We carved his handle from 4200 year old Culloden Bog Oak and inlaid it with a Sterling Silver insert, which we cut and engraved with his clan crest.
A pommel stone was cut from Angus Black Marble by our friend Nat at Scottish Gemstones.
The leather sheath is embossed with the stag from the clan crest. We crafted the blade from Damasteel (Swedish Stainless Steel Damascus).
Cameron kindly wrote a review of his Sgian Dubh:
“For anyone wondering if they are after a custom sgian dubh or if they are worth the price I hope this post will help them decide if it is right for them, but if so I highly recommend Rainnea with Rab and Co`s work.
I first contacted Rab over a year before the blade was finished and this was due to me wanting to have all the funds for the sgian dubh ready before he even started working on the blade. From this I can say that Rab and his team are incredibly patient when it comes to customers requests, even when I was wanting to see different parts on the handle, and when I had more questions about specific options for the blade. Once I had everything sorted for my specification, the construction of the knife didn’t actually take too long, about 4, maybe at a push 5, months for anyone on a time limit, and the quality of the piece is amazing. For anyone wondering about the cost, my design wasn’t too expensive but also wasn’t the cheapest they can go with the total being under £700.
For anyone worried that the blade may slip out of a leather sheath, for my blade at least, I can say it won’t happen without someone pulling on the knife. I also have my clan crest and name embossed into the leather sheath and I have to say it’s amazingly done with all the lines being clearly visible but not so deep that I might be worried about the leather warping/cracking in the future. The leather they used is quite stiff/rigid so keep that in mind if you were wanting something as soft as the leather typically found in jackets and wallets but the leather used is smooth and quite comfortable in a sock.

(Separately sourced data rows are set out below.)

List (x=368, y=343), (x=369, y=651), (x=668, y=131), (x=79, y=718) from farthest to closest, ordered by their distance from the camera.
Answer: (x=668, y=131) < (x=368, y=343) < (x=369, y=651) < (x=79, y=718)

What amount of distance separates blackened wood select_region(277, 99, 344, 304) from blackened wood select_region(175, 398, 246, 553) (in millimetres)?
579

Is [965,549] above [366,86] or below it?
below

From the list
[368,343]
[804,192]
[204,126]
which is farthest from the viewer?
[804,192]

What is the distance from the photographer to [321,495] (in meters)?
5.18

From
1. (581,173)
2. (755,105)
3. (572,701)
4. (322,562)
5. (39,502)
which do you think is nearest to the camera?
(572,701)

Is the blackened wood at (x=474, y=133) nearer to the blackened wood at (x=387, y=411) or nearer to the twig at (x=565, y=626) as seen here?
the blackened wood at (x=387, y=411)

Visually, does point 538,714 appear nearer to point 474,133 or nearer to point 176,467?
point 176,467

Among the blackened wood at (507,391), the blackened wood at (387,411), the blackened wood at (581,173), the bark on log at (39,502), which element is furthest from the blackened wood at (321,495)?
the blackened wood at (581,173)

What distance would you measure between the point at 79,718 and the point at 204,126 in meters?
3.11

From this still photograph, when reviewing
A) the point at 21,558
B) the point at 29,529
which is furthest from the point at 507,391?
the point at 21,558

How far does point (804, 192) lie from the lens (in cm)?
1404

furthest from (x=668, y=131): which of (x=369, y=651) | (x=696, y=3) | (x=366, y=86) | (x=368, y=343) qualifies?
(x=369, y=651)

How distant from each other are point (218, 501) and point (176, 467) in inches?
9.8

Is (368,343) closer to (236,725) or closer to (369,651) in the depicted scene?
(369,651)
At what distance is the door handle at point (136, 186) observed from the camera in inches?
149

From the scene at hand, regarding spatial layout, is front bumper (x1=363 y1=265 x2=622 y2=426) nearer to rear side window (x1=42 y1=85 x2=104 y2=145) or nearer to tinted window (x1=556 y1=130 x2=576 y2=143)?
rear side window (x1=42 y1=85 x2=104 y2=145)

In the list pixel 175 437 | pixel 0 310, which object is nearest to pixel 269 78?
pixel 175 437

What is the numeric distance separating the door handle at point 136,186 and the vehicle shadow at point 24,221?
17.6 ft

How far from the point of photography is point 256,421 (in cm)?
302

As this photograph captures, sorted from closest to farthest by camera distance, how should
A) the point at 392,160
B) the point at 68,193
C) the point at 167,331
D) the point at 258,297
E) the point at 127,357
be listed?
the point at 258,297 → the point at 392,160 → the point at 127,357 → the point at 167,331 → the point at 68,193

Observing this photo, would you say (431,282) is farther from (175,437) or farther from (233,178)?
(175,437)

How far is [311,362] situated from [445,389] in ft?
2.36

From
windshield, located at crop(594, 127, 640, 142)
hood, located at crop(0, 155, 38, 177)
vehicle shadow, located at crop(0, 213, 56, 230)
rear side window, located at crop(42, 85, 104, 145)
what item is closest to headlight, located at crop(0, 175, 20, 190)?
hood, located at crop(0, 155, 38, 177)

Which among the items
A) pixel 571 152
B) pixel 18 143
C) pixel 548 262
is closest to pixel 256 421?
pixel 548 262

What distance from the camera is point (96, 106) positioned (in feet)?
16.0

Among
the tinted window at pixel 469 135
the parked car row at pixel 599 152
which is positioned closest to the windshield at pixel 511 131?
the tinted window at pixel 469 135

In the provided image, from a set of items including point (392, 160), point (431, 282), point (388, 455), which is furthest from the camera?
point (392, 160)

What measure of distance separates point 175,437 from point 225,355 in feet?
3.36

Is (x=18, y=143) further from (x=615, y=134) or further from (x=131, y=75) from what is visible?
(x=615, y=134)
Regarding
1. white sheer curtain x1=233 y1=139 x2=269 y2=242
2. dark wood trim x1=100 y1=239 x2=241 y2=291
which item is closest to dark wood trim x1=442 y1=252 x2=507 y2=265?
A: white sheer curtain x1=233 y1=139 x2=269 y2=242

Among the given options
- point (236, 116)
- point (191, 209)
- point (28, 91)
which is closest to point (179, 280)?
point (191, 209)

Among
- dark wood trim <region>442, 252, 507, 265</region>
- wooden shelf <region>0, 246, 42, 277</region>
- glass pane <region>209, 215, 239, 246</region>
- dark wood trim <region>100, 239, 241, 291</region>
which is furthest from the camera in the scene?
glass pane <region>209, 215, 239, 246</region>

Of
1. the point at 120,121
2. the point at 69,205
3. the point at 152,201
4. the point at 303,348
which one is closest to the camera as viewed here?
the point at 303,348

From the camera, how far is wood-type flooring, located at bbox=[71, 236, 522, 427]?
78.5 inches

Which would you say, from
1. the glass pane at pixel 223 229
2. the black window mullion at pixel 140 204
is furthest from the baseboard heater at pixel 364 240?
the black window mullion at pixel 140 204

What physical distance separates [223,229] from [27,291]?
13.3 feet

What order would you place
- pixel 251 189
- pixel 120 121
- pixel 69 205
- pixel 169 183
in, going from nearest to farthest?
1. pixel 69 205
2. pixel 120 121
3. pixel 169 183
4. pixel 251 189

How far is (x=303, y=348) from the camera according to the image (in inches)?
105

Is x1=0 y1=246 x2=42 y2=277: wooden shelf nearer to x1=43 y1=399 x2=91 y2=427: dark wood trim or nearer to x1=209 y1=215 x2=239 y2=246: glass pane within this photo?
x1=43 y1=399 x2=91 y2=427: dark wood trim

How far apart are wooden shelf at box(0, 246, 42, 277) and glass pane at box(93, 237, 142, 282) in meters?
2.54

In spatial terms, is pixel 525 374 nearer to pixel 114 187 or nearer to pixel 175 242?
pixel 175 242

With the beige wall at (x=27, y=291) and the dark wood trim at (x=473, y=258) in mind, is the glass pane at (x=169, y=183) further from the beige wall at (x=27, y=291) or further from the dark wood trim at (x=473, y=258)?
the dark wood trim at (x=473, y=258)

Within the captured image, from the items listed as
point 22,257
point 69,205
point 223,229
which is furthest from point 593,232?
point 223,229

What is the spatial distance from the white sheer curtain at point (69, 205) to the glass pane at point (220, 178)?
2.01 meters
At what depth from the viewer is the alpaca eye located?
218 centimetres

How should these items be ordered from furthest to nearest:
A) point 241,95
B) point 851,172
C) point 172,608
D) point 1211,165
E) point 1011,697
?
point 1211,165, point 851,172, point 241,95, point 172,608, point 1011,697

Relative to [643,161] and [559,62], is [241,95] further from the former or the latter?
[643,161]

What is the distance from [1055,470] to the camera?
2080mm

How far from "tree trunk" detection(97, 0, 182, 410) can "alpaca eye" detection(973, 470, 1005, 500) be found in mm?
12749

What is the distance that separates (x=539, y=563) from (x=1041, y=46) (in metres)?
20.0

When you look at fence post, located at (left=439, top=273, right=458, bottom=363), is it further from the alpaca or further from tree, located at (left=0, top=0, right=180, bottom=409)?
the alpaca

I opted for my blade to be sharpened and I can say I am very pleased with the result, however for anyone wanting it to be razor sharp I’d say to mention it in your request. My blade is sharp enough that I wouldn’t want to run my finger down it but not so sharp that I’d be afraid to even have the thing in my sock. My blade material is a stainless steel Damascus and the pattern choice available for this material was impressively varied however don’t expect a limitless supply, the material is still difficult to make. The forge work is very well done, along with the etching to show off the pattern. I can run my nail down the blade and feel the different material lines but they aren’t worryingly deep, just enough to feel the pattern and the blade doesn’t feel flimsy by any mean.
My handle is a bog oak, which they do have the age and location data if you’d be after that type of information on your sgian dubh, with my clan crest inlaid in silver into the handle and I chose to have no pins. The inlaid silver work is very impressive with the finish on the silver being almost like a mirror, to the point that in some photos the silver looks a bit photoshopped. The edges on the silver are very well done with none feeling like they could cut you or that make the blade uncomfortable to hold properly. My ferrules are also silver and the engraving work on the ferrule at the blade is very impressive. The detail work again is incredibly smooth, like everything on the sgian dubh to be honest, and very defined with nothing feeling like a half-assed attempt.
The stone in the pommel is very well finished too for what I was after, with the surface being completely smooth like a fireplace with the little flecks of colour popping in the sunlight. However, if you are wanting a stone that is perfectly flush with the pommel ferrule I`d say to ask for it specifically but if you do maybe expect an increase to the cost and build time as the task of fitting the stone does have the possibility of damaging the stone or whatever design you choose for the ferrule. My stone however looks perfect unless you deliberately look at the join between the stone and the ferrule, that is when you see that it isn’t a perfectly smooth and flush curve into the ferrule all the way round the stone. There are a few spots on mine where there is a flat dip but this with the grinding/polishing chamfer round the ferrule just shows that these sgian dubhs are made by hand so every one is unique, even if they have the same design.
Finally, the packaging that the blade came in is amazing. It was well protected and recyclable with the blade itself being inside a little black cardboard box with a tartan bow wrapped round it to keep it closed. This box also has the specification for the design inside it, with the material list and age and location data where appropriate. It also has a small paragraph explaining the history behind the sgian dubh name and information on how to maintain the knife over its lifetime.”